A study has shown that in fact the correct barrier effect of the epidermis is reconstituted within half an hour after getting out of the water. Apart from that, other positive aspects that need to be taken into consideration are the possible reduction of bacterial colonization skin linked to the presence of antiseptics in the pool water, the relief of itching while staying in the fresh water and the possibility of carrying out a sporting activity that does not involve profuse sweating, a notoriously irritating effect on the eczematous manifestations of atopic . It should also be remembered that sleep disturbance is one of the main features of atopic dermatitis and that physical activities such as swimming represent a valid non-pharmacological treatment for this kind of problem. As always in good medical practice, also in this case before recommending or not recommending swimming in a pool in a patient with atopic dermatitis, a cost/benefit balance must always be made, evaluating the pros and cons and also taking into account the personal inclinations of the subject.

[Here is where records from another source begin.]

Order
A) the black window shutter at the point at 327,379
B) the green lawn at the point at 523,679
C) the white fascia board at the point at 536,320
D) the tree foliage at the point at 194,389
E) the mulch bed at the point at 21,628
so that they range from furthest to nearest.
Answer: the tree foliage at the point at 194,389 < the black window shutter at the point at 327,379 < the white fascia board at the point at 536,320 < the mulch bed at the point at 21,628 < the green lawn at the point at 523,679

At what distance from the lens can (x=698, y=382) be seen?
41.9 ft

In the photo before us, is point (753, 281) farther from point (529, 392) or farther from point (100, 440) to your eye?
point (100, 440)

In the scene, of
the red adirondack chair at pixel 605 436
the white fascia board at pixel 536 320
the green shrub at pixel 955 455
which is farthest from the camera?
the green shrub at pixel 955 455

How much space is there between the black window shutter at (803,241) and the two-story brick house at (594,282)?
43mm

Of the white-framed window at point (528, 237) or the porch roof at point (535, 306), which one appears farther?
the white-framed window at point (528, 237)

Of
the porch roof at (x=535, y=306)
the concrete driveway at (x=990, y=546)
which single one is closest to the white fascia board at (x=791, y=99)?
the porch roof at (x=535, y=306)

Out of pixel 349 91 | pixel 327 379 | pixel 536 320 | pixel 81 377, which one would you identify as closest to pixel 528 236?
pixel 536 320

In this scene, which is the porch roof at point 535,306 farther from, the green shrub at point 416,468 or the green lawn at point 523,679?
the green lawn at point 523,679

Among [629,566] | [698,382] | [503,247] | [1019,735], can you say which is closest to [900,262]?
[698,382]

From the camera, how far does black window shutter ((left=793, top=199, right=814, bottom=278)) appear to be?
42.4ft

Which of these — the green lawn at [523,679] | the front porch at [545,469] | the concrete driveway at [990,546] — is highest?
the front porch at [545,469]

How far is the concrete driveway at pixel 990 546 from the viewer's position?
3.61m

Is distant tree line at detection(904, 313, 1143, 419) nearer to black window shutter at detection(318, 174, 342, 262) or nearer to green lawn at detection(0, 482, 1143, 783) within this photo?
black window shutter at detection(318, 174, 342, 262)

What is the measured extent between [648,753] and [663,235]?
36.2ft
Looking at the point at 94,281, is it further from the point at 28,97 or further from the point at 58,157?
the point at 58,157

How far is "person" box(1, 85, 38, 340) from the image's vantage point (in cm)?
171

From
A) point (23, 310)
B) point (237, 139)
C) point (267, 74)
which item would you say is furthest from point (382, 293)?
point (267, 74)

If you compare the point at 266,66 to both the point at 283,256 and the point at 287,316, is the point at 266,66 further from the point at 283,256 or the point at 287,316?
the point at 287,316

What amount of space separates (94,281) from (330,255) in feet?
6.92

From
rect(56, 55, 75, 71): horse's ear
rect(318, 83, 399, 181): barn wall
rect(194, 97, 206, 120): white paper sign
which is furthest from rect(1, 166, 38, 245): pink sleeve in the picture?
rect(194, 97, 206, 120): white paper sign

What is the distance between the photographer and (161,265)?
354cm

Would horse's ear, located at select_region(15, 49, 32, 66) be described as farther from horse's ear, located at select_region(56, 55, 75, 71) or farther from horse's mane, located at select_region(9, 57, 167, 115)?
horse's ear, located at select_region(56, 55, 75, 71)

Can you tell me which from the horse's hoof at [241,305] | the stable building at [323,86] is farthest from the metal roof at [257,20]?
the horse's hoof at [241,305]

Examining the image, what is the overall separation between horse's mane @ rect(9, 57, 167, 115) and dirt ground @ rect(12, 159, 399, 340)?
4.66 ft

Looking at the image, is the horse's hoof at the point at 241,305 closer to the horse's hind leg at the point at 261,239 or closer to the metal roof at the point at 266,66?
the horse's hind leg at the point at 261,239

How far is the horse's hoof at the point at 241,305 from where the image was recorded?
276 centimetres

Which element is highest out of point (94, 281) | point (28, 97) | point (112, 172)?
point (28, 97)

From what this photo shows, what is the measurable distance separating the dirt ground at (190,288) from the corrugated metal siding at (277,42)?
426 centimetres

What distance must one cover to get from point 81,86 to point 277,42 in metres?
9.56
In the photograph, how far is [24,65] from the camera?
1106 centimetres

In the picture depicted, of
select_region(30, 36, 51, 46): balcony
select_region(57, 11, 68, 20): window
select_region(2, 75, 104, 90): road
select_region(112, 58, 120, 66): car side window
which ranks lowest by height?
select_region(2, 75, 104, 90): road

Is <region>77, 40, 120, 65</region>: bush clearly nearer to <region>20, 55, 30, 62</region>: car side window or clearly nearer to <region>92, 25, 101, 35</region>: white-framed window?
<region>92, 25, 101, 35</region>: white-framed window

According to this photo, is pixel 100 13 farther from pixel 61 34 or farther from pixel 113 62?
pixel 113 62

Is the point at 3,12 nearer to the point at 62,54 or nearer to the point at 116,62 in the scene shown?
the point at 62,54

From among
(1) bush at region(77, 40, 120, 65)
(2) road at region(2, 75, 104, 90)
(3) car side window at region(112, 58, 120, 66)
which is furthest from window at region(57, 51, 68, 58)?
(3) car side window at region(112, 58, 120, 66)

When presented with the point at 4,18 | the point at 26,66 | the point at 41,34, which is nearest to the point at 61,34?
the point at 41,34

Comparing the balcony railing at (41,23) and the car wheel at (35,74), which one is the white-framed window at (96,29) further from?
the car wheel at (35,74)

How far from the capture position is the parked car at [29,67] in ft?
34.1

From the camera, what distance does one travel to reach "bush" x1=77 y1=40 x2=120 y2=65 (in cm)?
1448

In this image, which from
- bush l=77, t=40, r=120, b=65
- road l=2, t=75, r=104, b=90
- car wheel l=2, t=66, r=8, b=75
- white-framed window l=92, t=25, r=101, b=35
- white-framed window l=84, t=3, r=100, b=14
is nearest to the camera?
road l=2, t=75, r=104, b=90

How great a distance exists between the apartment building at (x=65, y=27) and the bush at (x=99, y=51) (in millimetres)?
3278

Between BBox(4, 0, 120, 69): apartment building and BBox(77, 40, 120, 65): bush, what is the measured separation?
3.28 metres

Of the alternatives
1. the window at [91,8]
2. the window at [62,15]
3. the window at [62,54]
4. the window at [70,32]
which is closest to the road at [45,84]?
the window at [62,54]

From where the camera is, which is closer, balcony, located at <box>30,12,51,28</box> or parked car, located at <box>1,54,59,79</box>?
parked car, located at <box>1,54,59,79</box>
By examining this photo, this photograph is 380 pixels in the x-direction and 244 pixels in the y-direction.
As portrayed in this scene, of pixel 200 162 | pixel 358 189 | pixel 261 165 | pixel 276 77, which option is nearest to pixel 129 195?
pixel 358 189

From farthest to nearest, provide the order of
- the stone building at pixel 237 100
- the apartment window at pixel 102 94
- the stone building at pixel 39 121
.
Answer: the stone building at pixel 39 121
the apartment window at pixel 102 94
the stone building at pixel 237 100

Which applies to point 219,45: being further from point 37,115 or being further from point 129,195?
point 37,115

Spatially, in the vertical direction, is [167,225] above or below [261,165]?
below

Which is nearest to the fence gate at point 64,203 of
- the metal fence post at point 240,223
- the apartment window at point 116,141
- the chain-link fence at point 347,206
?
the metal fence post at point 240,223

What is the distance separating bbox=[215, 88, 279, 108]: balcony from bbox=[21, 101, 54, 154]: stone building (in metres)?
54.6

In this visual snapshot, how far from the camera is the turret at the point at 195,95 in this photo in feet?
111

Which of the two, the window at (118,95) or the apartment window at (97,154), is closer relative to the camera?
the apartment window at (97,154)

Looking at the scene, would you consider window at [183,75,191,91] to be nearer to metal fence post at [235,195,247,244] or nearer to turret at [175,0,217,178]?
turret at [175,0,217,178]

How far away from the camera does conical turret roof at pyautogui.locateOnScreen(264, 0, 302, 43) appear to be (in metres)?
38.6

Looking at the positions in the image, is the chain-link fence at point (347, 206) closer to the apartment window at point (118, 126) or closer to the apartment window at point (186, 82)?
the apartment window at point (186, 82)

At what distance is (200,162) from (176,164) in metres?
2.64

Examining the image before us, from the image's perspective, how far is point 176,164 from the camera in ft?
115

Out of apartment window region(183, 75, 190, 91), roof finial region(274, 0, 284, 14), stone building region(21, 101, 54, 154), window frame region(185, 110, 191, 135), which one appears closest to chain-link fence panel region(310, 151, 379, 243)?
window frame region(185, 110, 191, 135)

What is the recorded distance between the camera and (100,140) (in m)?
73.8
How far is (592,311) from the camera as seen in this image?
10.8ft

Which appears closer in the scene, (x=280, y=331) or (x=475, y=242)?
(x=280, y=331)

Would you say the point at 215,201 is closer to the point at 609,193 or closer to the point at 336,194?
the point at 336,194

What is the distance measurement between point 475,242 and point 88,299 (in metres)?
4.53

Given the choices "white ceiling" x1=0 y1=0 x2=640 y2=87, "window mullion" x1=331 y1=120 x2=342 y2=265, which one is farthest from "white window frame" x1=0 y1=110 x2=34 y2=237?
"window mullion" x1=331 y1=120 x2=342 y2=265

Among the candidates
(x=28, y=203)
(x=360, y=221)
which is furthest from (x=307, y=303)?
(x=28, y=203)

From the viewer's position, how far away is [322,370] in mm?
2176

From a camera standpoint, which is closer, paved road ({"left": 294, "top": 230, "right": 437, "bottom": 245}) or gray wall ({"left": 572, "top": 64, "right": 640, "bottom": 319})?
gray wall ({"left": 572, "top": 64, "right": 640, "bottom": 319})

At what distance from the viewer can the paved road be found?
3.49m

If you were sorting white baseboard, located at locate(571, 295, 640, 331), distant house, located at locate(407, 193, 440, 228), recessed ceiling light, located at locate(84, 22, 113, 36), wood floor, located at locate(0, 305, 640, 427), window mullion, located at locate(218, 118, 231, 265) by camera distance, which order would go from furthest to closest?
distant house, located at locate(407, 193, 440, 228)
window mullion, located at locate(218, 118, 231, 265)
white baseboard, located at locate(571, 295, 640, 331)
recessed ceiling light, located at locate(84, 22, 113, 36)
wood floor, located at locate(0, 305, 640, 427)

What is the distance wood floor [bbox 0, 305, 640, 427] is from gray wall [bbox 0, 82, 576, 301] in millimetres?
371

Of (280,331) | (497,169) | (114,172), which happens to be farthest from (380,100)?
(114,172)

Given the possible pejorative effect on the skin’s barrier capacity, it makes sense advise against swimming in the pool during periods of exacerbations or in periods of re-ignition of the eczematous manifestations of dermatitis. Even in the case of exuding or possibly impetiginised skin manifestations (due to bacterial overlap, in particular from staphylococcus), it would be advisable to refrain from going to the swimming pool for avoid becoming potential sources of bacterial infection for other usersat least until resolution of the exuding and/or crusted manifestations. On the other hand, it is the doctor’s duty to encourage all patients, including those with atopic dermatitis, to pursue a lifestyle that is healthy and that improves the general qualityavoiding isolation in themselves and the risk of developing obesity and cardiorespiratory pathologies.
Self applying an emollient to the skin before entering the pool constitutes an unproven useful practice, performing a cleansing shower with fresh, non-chlorinated water after getting out of the tub, applying an emollient immediately after dryingthe rapid removal of the wet costume after the exit, the avoidance of diving immediately after the chlorination of the waters and a test attendance of the swimming pool to evaluate your skin’s response to water before making an annual membership constitute valid indications which allow a good part of subjects with atopic dermatitis – even if not all – to enjoy the benefits of swimming in the pool.